Web-scraping with VB’s XML support


There was an interesting article about using VB’s XML support for generating HTML: http://www.infoq.com/news/2009/02/MVC-VB.


I’ve been using VB and XML for the reverse purpose — scraping web pages to retreive information. I enjoy sailing, and I wanted to find historical data on windspeeds to know when would be the best time of year to set out on a long trip. (Answer: March and April have the best winds around Seattle).

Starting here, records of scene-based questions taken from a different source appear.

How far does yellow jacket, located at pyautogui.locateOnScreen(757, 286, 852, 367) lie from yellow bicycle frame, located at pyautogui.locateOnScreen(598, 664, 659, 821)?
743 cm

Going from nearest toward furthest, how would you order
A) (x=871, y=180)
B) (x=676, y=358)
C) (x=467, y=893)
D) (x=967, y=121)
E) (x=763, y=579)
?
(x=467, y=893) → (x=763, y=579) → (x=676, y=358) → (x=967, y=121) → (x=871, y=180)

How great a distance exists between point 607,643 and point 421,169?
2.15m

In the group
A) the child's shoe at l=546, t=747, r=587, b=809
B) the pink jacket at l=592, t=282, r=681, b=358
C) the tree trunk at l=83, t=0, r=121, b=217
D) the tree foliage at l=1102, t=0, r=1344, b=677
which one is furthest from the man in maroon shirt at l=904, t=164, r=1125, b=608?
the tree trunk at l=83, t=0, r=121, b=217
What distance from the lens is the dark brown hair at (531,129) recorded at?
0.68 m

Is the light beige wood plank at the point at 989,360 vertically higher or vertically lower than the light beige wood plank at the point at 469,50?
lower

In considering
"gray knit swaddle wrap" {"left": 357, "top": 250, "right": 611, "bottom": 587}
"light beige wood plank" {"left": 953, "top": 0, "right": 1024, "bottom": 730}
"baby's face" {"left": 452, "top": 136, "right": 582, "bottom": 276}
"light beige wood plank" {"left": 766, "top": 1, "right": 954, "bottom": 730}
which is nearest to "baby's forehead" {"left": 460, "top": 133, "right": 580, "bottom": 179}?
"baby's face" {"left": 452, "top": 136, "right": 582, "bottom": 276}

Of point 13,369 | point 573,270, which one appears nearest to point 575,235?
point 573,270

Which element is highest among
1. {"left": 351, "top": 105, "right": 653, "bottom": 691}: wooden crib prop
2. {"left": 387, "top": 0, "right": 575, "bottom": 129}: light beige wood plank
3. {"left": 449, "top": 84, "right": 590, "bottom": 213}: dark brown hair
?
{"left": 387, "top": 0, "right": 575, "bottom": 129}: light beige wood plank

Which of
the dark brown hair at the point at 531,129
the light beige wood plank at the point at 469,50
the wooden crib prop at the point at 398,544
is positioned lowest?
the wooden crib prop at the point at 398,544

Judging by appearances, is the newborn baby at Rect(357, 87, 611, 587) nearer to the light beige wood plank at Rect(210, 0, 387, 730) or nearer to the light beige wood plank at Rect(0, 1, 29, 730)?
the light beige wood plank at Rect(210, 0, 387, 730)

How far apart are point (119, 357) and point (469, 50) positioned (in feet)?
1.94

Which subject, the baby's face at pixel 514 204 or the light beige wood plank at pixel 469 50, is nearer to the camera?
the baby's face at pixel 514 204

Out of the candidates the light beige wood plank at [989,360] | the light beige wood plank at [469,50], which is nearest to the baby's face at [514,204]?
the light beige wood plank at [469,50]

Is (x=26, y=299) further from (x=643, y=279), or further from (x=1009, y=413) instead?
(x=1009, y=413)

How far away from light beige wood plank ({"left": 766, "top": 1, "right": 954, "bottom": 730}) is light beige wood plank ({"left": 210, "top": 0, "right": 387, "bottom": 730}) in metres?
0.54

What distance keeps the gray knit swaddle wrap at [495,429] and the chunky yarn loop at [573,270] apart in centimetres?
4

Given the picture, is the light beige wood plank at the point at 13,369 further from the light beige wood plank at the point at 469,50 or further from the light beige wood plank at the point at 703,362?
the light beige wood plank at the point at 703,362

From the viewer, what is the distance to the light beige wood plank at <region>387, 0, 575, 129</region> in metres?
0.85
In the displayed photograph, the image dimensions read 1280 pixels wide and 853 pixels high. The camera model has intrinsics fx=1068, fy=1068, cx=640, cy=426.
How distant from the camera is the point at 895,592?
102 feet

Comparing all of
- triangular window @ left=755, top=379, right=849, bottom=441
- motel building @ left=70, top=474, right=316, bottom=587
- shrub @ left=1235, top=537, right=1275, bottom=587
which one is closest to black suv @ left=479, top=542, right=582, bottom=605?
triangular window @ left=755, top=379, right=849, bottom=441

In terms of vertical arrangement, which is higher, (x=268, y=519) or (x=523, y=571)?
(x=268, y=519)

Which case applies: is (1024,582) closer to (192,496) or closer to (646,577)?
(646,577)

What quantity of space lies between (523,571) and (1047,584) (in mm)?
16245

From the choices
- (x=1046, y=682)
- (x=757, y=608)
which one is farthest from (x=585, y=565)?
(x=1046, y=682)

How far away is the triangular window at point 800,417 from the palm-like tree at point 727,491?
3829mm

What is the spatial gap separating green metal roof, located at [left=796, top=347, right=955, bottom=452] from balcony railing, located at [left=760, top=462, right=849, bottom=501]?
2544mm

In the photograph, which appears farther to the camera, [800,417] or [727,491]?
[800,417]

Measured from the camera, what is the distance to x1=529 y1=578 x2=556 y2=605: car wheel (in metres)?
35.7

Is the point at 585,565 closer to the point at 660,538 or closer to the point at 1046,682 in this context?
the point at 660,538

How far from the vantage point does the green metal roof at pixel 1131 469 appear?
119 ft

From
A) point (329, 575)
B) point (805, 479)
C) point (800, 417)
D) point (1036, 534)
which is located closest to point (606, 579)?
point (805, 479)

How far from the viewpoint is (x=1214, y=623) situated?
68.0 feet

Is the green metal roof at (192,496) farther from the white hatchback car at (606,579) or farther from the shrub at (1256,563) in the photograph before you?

I found an excellent site, to scrape from, http://www.almanac.com/, which has historical weather data for many places around the country. The first step in scraping is copyright law. Facts alone are not copyrightable, but the act of selecting and compiling facts is a creative work and so the compilation is copyrightable. Hence, for instance, a telephone directory is protected by copyright. So too is almanac.com’s compilation. And that’s why I only scraped their pages for my own personal use.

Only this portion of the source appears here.